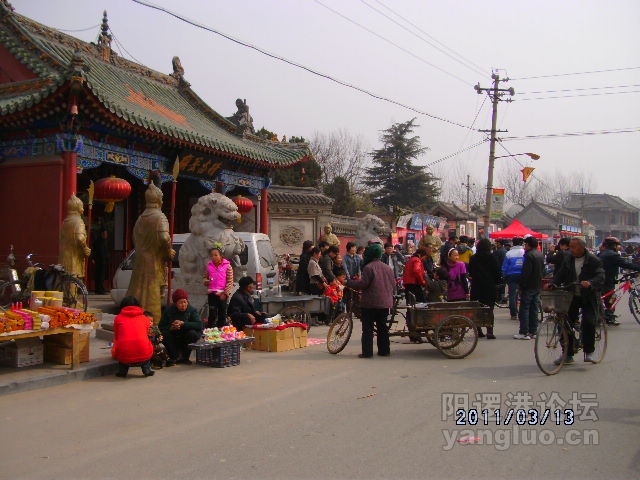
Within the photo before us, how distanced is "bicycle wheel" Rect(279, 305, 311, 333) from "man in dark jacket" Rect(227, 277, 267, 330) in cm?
108

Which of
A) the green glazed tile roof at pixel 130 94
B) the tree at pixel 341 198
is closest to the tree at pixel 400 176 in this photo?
the tree at pixel 341 198

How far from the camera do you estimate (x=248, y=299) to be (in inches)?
363

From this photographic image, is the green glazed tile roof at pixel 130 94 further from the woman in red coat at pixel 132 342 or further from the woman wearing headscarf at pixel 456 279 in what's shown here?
the woman wearing headscarf at pixel 456 279

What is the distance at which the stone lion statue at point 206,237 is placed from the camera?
957 cm

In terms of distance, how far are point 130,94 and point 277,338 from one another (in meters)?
8.94

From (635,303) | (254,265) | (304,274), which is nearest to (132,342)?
(254,265)

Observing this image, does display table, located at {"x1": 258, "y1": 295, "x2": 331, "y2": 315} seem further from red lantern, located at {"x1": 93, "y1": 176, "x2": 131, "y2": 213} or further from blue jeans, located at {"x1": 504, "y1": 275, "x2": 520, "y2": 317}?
red lantern, located at {"x1": 93, "y1": 176, "x2": 131, "y2": 213}

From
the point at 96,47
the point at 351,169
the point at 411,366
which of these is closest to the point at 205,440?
the point at 411,366

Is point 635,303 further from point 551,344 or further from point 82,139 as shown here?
point 82,139

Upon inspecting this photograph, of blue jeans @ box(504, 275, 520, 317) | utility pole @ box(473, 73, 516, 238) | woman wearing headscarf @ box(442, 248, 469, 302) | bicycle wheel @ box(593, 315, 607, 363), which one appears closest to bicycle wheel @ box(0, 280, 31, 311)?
woman wearing headscarf @ box(442, 248, 469, 302)

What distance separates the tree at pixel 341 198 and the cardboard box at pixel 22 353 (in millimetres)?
25721

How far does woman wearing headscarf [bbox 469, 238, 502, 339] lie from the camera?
9.91m

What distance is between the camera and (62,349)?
7.24 metres

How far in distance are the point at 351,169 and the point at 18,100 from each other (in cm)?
3486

################

Please lay out the records as a two-column CSV with the columns record and answer, one row per record, beginning at the line that has "What distance is" and stopping after the last record. Put each record's text and its answer in their own quoted fields, with any line breaks replaced by spaces.

record,answer
"What distance is between the camera and (62,349)?","7.24 metres"
"How far in distance are the point at 351,169 and the point at 18,100 from each other (in cm)?","3486"